[ITGA NEWS]: New French regulation – Decree of October 1, 2019

[ITGA NEWS]: New French regulation – Decree of October 1, 2019

In 2019, new regulations came into effect for the asbestos businesses in France. All laboratories had until April 21 of this year to enforce this regulation. For many years now at ITGA, we analyze our material samples with TEM, which allows us to perform a chemical analysis to determine the nature and composition of the fibers. In addition, for so-called “fibrous” materials (with visible fibers), a PLM analysis is carried out.

Unlike other countries in the world where regulations and standards are not as strict, in France we do not differentiate between serpentines and amphiboles, they are all considered to be carcinogenic, and therefore dangerous.

This new regulation requires us to rethink our methods and our information and sample processes, firstly with our customers but also within our laboratories accredited by our French Cofrac accreditation committee. For reliable and efficient test results for all, it is necessary to adopt rigorous methods and exchanges of information between operators and the laboratory. From now on, operators must describe the sample taken and indicate to the laboratory the layers of interest to be analyzed.

The decree provides for operators to indicate a certain amount of information concerning their samples (such as: file number, list of samples, type of material, etc.). The old requirements, still applicable: require that the samples be packaged individually in a double bag and identified by a unique reference, now it is specified that the double bagging must be airtight.

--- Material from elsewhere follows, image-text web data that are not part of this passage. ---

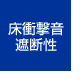 床衝撃音遮断性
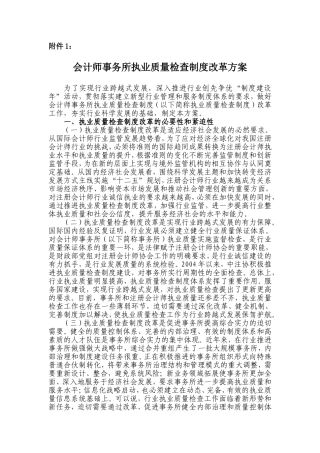 会计师事务所执业质量检查制度改革方案---中国注册会计师协会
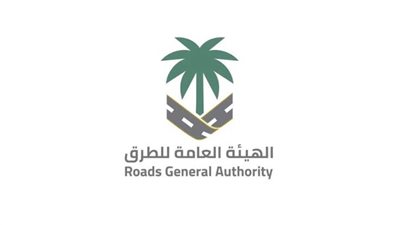 الهيئة العامة للطرق تُعلن إطلاق مبادرة 
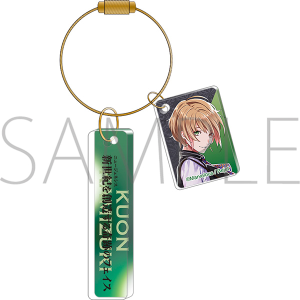 �t�@�r�����X�i�C�g�@����v���[�g�L�[�z���_�[�@�_���ߋv��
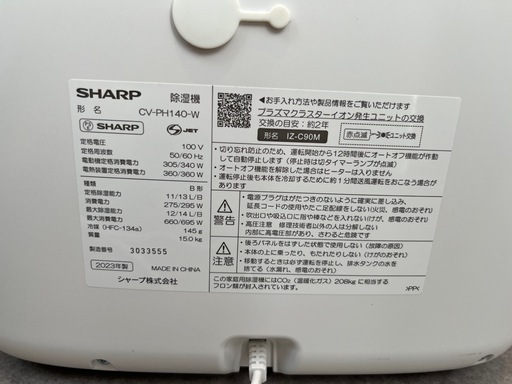 【ほぼ新品】SHARP 除湿機 CV-PH140-W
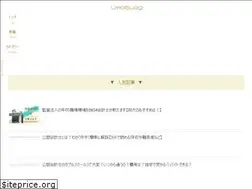 Sites similar to lmoblog.com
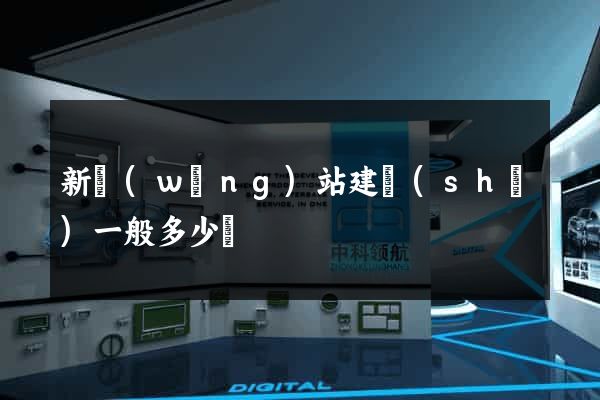 新網(wǎng)站建設(shè)一般多少錢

On receipt of samples, the decree provides that the laboratory carries out 2 verifications: an examination with the naked eye and an examination with a binocular magnifier. It is also required to provide results by separable layer (1), as a sample may contain several layers. As far as possible and to guarantee the limit detection (2), an analysis result per layer will be given to the client.

Otherwise, an analysis for a set of layers is carried out, but a mixture of layers limits the possibility of detecting asbestos, which is why it is essential for the client to communicate to us the layer of interest to be analyzed, the precise description of his sample and to provide us with a sufficient quantity for analysis.

At ITGA, we support our clients to make this transition as simple and efficient as possible. The internal department in charge of preparing our laboratories for this regulation informed and supported all the teams mainly concerning the changes related to the application used for the traceability of our samples.

(1): Element that can be distinguished from other elements by superposition or stratification.

(2): This is the smallest mass concentration of asbestos that can be detected with a probability of 95%.